**STATED GOAL:**
Count the lines in the two blocks below that contain the word "furthest". Reply with the number alone.

**PROVIDED ENTRIES:**
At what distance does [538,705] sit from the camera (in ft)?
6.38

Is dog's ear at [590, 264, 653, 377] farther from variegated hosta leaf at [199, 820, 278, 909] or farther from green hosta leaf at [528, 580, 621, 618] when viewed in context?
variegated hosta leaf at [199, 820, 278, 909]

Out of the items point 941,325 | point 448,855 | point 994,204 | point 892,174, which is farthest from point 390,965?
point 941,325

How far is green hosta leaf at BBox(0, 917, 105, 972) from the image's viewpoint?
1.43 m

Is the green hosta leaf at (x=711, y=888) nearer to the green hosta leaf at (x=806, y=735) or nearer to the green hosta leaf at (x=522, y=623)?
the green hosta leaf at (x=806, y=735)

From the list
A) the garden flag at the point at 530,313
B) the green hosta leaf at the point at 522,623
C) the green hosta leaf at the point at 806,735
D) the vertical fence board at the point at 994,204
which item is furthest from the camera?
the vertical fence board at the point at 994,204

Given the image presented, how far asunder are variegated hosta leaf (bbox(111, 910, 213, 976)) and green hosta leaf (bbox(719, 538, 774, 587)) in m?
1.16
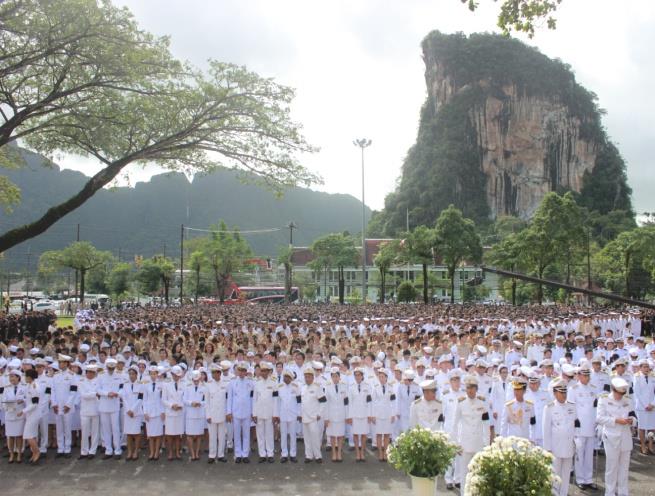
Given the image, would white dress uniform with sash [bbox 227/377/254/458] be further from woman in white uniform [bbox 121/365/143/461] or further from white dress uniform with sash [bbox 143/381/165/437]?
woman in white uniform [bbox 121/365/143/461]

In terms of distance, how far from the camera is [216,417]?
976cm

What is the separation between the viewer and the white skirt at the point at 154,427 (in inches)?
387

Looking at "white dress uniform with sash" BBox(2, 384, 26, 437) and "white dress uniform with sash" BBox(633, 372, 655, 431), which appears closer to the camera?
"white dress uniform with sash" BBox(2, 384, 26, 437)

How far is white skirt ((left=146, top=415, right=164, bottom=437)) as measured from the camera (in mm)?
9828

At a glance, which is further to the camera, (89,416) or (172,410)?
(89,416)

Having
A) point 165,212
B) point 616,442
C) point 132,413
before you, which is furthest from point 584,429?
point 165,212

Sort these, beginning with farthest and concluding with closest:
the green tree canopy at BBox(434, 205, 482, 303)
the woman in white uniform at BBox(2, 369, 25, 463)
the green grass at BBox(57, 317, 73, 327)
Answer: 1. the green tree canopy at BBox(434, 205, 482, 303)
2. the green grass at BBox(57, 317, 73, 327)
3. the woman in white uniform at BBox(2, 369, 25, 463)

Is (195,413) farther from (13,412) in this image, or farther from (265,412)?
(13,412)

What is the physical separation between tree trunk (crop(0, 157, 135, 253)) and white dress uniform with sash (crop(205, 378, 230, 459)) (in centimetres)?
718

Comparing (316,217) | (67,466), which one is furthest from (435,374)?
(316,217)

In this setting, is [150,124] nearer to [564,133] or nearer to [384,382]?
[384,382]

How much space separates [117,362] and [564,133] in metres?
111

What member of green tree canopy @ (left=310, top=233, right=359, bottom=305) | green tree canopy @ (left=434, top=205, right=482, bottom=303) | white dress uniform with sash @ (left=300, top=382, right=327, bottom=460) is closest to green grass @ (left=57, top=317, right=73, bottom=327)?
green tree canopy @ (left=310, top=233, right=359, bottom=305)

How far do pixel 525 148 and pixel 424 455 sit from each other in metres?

==

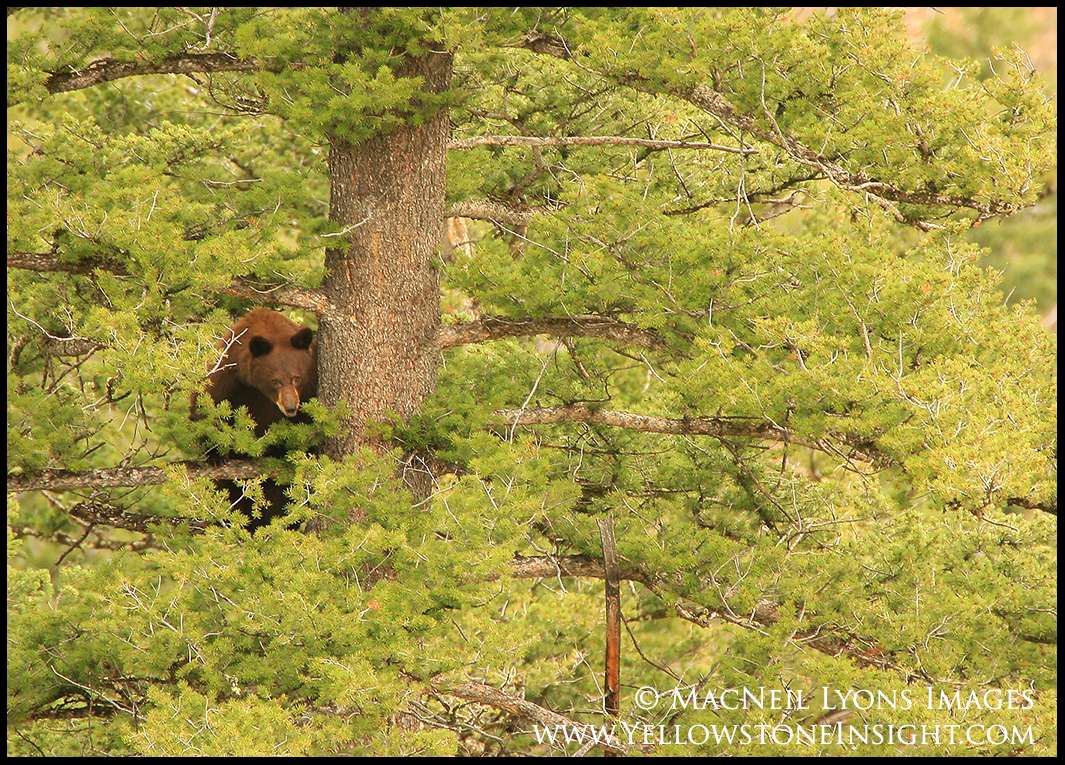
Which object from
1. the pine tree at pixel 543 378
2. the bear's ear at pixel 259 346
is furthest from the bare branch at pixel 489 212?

**ANSWER TO THE PROBLEM:**
4